Maintenant, si je jette mes regards sur toute l’Europe, je n’aperçois, dans presque toutes ses contrées que des figures d’esclaves ; et si, comme il est prouvé que l’oppression générale ne peut plus s’accroître, quoique la roue toujours mobile des choses humaines paraisse s’arrêter en faveur des tyrans, les hommes sages doivent croire et espérer que l’évènement inévitable qui doit substituer à la servitude universelle une liberté presque universelle n’est pas désormais fort éloigné.
CHAPITRE DEUXIÈME
Ce que c’est que la tyrannie
On doit donner indistinctement le nom de tyrannie à toute espèce de gouvernement dans lequel celui qui est chargé de l’exécution des lois peut les faire, les détruire, les violer, les interpréter, les empêcher, les suspendre, ou même seulement les éluder avec assurance d’impunité. Que ce violateur des lois soit héréditaire ou électif, usurpateur ou légitime, bon ou méchant, un ou plusieurs ; quiconque, enfin, a une force effective capable de lui donner ce pouvoir est tyran ; toute société qui l’admet est sous la tyrannie, tout peuple qui le souffre est esclave.

* **À faire**:
a: D'après l'extrait sur la tyrannie, quel nom reçoit tout peuple qui souffre celui qui peut violer les lois avec assurance d'impunité ?
b: Reprenez s'il vous plaît l'extrait sur la tyrannie et poursuivez-le après sa dernière phrase.

* **Données fournies**:

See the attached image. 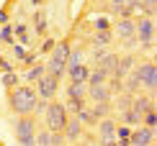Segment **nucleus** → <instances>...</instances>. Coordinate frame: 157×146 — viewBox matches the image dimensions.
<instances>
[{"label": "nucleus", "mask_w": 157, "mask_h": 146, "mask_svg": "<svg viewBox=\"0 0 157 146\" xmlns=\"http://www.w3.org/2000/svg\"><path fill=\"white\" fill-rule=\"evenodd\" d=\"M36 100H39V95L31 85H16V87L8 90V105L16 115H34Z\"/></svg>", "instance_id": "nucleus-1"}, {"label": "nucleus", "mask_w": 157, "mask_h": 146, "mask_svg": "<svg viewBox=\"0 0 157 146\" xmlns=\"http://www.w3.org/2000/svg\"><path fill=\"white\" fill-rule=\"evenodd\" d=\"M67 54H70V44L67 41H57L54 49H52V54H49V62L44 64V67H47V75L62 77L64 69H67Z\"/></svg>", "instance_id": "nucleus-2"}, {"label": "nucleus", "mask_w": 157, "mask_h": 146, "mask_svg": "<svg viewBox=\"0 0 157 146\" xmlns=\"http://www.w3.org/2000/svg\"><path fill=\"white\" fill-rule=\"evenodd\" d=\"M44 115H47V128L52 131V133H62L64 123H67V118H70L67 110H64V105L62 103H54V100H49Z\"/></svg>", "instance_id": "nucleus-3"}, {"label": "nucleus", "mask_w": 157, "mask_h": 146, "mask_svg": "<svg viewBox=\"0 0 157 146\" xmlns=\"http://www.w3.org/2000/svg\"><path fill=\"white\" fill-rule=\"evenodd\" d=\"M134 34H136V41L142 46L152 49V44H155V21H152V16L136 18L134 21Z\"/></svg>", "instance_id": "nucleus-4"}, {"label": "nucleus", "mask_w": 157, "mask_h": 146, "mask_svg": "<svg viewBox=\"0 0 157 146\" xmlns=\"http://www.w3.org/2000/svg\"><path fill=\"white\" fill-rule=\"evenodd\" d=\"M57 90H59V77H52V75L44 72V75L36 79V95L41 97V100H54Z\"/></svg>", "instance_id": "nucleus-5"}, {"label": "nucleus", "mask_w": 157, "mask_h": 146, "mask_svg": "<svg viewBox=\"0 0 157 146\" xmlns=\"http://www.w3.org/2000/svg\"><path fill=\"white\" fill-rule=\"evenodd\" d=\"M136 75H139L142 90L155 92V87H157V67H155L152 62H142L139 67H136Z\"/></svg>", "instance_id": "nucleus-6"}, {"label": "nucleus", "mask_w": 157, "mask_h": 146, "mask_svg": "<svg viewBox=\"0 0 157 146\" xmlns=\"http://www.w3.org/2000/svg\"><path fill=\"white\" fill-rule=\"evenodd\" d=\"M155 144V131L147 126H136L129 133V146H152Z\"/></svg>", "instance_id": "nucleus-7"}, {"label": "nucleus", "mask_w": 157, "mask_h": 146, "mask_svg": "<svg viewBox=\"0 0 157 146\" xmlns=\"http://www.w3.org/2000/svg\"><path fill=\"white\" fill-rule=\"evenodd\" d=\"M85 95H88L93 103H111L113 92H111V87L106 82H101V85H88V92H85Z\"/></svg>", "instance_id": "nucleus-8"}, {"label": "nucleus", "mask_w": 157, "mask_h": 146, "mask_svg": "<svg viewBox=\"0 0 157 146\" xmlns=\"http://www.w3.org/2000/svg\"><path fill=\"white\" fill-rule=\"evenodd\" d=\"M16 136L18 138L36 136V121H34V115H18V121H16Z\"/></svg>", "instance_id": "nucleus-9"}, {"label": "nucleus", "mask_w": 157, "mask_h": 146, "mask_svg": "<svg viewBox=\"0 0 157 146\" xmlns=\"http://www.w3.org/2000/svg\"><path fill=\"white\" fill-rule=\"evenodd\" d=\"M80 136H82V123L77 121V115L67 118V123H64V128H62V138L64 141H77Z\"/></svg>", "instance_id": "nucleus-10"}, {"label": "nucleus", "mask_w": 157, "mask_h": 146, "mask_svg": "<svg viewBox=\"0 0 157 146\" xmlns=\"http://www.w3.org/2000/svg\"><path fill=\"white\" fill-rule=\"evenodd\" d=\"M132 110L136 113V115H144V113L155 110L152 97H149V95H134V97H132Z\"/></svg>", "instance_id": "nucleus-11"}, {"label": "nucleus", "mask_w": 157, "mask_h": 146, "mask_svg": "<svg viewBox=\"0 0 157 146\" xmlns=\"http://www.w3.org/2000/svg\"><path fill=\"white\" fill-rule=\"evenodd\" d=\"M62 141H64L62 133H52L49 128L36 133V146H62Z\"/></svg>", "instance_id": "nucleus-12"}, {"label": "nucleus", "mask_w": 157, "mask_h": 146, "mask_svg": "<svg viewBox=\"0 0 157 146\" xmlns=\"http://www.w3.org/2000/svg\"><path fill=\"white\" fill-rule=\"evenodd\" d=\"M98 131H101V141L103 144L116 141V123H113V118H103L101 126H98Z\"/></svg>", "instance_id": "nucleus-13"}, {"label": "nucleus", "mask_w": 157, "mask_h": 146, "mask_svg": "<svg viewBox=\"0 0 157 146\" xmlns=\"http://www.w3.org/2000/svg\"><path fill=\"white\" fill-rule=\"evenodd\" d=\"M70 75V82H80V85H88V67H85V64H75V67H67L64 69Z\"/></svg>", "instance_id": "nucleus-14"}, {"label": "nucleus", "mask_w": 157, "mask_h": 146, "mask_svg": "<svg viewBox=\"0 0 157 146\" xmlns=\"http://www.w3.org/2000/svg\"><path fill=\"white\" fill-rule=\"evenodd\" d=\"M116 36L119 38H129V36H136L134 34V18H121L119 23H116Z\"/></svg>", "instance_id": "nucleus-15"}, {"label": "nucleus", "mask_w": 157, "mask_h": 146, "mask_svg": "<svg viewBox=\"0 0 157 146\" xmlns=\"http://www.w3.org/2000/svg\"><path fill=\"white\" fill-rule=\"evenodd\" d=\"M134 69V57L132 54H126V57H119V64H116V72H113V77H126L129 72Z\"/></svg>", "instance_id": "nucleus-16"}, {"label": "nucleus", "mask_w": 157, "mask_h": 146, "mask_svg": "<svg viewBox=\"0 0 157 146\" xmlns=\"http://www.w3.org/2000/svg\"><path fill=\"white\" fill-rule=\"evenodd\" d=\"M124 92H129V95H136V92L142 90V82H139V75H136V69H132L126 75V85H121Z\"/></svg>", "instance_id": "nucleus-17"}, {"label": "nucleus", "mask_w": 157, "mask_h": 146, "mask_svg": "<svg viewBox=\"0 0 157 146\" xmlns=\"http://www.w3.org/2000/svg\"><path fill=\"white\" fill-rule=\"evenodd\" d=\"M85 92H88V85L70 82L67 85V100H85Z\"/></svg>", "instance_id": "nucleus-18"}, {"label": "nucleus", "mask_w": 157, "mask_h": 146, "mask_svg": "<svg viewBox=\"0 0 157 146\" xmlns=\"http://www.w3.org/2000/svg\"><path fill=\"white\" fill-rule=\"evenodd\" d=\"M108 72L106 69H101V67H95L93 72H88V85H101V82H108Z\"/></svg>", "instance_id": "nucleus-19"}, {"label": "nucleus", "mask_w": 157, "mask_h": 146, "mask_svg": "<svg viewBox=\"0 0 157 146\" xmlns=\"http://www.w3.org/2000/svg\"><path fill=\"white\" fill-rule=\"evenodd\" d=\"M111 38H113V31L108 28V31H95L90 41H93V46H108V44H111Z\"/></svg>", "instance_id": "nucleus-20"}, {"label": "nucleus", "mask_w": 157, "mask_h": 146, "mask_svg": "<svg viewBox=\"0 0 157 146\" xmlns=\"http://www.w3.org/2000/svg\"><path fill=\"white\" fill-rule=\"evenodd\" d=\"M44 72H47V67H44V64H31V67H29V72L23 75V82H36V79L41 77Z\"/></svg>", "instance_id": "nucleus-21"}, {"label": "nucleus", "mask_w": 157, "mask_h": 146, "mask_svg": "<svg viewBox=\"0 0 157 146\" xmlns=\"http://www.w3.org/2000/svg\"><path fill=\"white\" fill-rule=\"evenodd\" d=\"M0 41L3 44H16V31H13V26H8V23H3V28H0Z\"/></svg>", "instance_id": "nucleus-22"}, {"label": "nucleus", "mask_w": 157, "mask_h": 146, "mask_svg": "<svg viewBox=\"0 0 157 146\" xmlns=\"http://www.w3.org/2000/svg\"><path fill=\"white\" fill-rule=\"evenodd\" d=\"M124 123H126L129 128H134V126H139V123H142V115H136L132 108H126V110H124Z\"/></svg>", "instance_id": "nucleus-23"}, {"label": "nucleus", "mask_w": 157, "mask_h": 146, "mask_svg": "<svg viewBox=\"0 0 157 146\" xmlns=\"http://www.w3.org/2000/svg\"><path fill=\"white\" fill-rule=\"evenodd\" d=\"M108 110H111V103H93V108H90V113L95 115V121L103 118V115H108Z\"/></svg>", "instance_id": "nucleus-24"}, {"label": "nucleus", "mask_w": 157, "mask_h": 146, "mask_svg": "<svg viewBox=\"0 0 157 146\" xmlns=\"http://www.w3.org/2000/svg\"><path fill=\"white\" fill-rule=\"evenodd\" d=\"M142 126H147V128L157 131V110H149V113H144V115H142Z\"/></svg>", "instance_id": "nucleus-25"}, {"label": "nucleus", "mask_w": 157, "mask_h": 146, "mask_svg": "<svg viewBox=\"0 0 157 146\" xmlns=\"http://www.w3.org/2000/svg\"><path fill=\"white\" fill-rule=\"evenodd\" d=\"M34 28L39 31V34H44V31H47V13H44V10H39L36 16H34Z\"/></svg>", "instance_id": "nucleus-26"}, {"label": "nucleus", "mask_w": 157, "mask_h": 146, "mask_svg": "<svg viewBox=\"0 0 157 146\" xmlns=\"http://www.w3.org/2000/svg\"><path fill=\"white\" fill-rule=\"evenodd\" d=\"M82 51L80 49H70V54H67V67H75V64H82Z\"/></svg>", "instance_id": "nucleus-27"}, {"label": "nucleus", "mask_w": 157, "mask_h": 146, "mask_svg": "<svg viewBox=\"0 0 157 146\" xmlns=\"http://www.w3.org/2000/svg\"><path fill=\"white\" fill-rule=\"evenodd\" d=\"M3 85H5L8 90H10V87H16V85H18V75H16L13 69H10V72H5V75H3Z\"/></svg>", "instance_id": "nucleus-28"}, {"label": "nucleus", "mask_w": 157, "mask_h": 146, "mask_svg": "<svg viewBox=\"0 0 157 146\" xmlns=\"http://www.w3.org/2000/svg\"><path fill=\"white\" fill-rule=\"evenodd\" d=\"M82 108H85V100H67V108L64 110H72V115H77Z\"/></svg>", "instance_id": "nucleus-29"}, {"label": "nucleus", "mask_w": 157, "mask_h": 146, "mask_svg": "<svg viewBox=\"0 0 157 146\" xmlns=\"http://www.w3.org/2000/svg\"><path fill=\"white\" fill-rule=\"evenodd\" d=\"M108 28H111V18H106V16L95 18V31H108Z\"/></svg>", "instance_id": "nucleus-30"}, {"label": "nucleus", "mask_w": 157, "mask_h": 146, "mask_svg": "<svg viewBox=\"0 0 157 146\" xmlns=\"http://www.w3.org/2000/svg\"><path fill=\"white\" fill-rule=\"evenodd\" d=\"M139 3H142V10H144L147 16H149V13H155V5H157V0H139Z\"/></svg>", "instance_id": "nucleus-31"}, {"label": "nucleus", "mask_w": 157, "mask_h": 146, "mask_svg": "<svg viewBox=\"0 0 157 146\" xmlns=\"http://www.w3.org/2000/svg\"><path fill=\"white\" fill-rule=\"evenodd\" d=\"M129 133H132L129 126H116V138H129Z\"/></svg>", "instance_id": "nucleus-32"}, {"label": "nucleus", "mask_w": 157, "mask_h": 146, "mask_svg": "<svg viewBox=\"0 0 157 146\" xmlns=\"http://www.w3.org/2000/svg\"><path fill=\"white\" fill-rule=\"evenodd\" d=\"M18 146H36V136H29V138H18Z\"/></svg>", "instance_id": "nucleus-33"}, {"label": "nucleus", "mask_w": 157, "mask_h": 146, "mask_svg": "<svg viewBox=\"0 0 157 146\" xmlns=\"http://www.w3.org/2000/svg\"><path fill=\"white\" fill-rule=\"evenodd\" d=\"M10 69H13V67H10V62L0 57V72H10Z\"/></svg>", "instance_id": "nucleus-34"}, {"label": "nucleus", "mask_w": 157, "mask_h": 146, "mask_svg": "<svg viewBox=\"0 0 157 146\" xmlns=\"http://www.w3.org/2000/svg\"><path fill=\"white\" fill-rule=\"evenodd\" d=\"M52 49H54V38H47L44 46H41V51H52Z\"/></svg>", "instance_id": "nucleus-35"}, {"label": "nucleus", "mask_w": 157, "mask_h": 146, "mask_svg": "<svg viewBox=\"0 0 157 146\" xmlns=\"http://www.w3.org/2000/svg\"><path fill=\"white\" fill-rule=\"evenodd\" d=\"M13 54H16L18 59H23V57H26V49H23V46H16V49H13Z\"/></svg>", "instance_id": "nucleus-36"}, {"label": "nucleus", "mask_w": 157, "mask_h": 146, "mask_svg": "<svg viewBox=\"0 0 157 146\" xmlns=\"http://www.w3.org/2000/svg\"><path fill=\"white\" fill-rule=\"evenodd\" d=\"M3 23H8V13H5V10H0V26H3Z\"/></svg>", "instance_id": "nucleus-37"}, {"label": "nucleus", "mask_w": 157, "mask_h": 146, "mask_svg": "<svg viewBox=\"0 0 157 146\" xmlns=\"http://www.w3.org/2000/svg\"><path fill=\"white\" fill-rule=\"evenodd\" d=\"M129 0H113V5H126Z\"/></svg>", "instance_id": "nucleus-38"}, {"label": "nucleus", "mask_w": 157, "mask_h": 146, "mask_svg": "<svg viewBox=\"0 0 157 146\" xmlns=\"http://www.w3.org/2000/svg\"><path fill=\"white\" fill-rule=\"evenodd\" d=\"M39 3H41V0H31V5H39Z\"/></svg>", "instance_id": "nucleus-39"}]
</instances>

* **Réponses**:
a: Il est esclave.

b:
Et réciproquement, on doit appeler tyrannie le gouvernement dans lequel celui qui est préposé à la création des lois peut lui-même les faire exécuter ; et il est bon de faire remarquer ici que les lois, c’est-à-dire le pacte social solennel, égal pour tous, ne doit être que le produit de la volonté de la majorité, recueillie par la voix des légitimes élus du peuple.
Si donc ces élus, chargés de réduire en lois la volonté de la majorité, peuvent eux-mêmes, à leur caprice, les faire exécuter, ils deviennent tyrans, puisqu’il dépend d’eux de les interpréter, de les abroger, de les changer et de les exécuter mal ou point du tout.
Il est bon d’observer encore que la différence entre la tyrannie et un gouvernement juste ne consiste pas, comme quelques-uns l’ont prétendu, ou par stupidité ou à dessein, à ce qu’il n’y ait pas de lois établies, mais bien à ce que celui qui est chargé de les exécuter ne puisse, en aucune manière, se refuser à les exécuter.
Le gouvernement est donc tyrannique, non seulement lorsque celui qui exécute les lois les fait, ou celui qui les fait les exécute, mais il y a parfaite tyrannie dans tout gouvernement où celui qui est préposé à l’exécution des lois ne rend jamais compte de leur exécution à celui qui les a créées.
Mais il y a tant d’espèces de tyrannies qui, sous des noms différents, produisent les mêmes effets, que je ne veux pas entreprendre de les distinguer, et beaucoup moins encore d’établir la différence qui existe entre elles et tant d’autres gouvernements justes et modérés ; ces distinctions étant connues de tout le monde.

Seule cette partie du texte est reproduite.